The brisk sale of tickets for interactive, scratch-off games offset a decline in tickets sold for online, or computerized, games, including Powerball, Pick 3 and Pick 4.
Those sales suffered, in part, because there was only one large Powerball jackpot, which was hit at $254 million last January. Some tickets for the interactive games sell for up to $20 and return more than 70 percent of sales in prize money to players.
It was the eighth time in the past nine years that total ticket sales have increased over the previous year.
The newly released 2007 fiscal sales were up a fraction over the previous record of $742 million set a year ago, said lottery President and CEO Arch Gleason.
"We are healthy, but the challenges are great," Gleason said in an interview.
Although no studies have been done, Gleason said he suspects the high price of gasoline has cut into players' disposable income and almost certainly reduced ticket sales. He said about 75 percent of all lottery tickets in Kentucky are sold at locations that also sell gasoline.

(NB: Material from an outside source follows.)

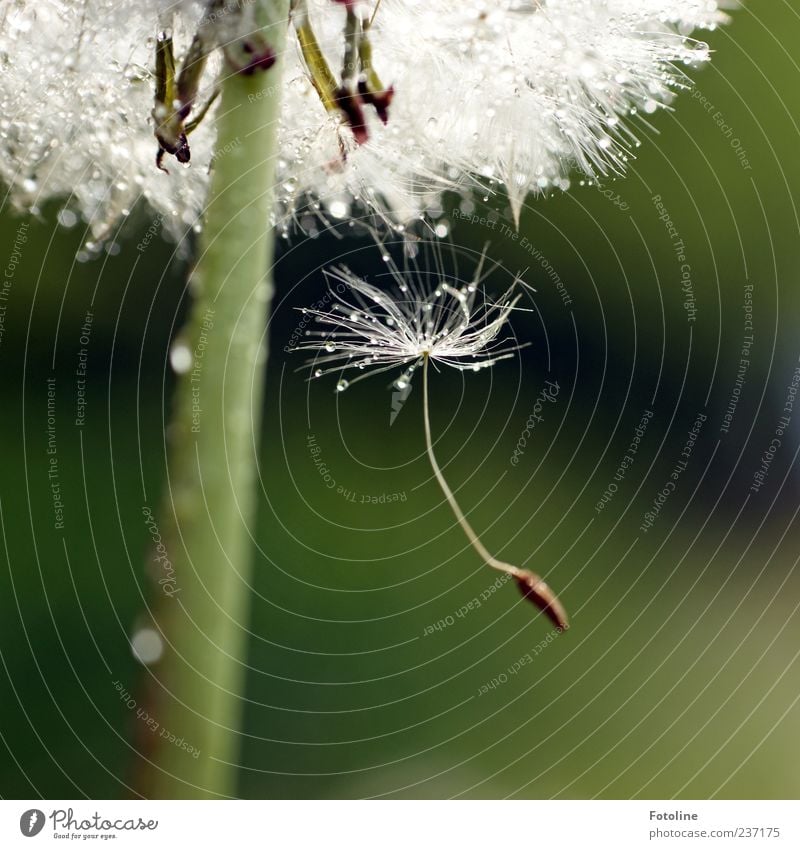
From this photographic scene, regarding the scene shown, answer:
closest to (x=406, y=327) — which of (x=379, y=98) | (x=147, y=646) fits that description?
(x=379, y=98)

The lottery might never regain business it lost in recent years to Indiana casinos, Gleason said. He estimates that the riverboat gambling meccas are paring Kentucky lottery revenues by at least 5 to 10 percent a year.

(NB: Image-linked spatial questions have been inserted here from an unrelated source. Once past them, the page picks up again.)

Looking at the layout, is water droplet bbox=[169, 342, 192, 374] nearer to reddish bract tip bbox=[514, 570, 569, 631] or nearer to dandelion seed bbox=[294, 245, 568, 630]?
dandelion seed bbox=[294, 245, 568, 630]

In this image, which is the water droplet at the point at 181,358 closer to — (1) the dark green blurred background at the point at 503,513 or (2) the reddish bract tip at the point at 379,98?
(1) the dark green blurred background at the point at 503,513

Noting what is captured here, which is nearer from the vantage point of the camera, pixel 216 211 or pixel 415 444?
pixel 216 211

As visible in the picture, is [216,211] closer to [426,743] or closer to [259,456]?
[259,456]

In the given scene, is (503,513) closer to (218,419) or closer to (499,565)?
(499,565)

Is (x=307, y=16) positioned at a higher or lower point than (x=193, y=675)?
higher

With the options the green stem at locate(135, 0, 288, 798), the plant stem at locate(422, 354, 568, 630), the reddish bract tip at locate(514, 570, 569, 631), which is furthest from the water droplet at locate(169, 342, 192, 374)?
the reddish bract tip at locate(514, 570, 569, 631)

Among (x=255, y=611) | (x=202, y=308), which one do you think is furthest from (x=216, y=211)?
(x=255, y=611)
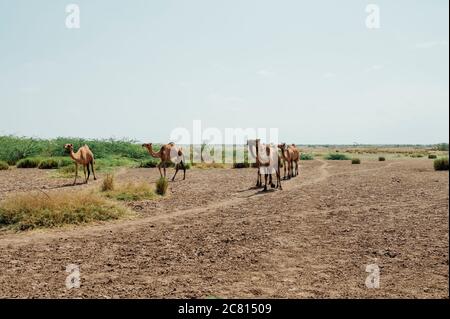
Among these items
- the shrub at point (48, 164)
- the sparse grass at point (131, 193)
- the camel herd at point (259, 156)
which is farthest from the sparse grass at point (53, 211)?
the shrub at point (48, 164)

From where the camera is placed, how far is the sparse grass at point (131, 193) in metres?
15.6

Gleason said he doesn't see any major changes in the near future for the lottery. He said, for instance, that a majority of the state legislators have traditionally opposed allowing keno or similar casino-style games that could prove lucrative.

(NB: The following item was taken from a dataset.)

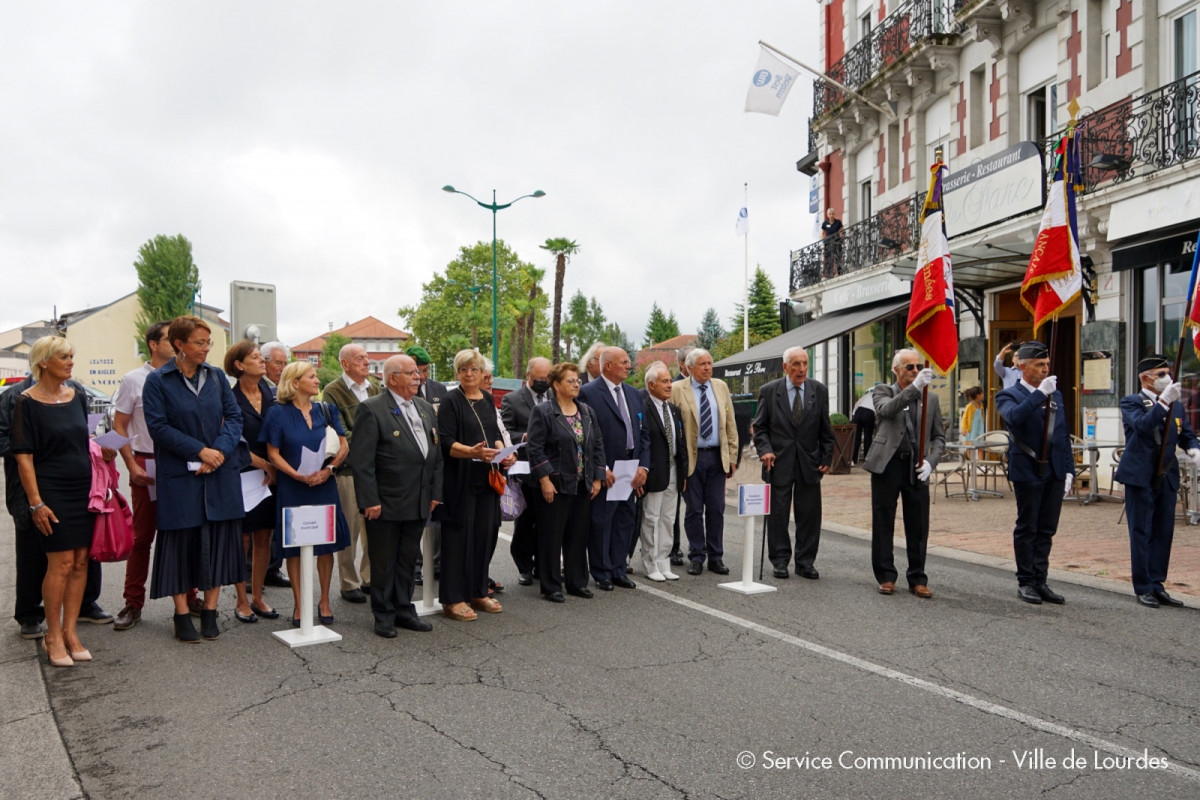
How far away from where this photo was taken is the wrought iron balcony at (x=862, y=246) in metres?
19.4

The key to maintaining revenues, Gleason said, is to offer games that players enjoy.
"Players always have opportunities to spend money on other forms of entertainment," he said. "We have to work very hard at having good products, with an entertainment feature to them that keeps the players interested."
The lottery paid the state a dividend - the lottery profits paid in monthly installments - of $196 million in the recently ended fiscal year. That was down from the record dividend of $204 million the state treasury received in fiscal 2006.
Gleason said the return to the state declined slightly because the lottery increased prize payouts for scratch-off games in attempt to sell more tickets. The sales results for the scratch-off games indicate that the higher prizes did draw significantly more play.
Lottery proceeds to the state go toward education programs, including early childhood and adult literacy programs and for college scholarships, based on both need and on merit.
State Sen. Tim Shaughnessy, D-Louisville, who sponsored the legislation in 1998 directing all lottery profits to educational programs, said he believes the current lottery staff "has been good stewards."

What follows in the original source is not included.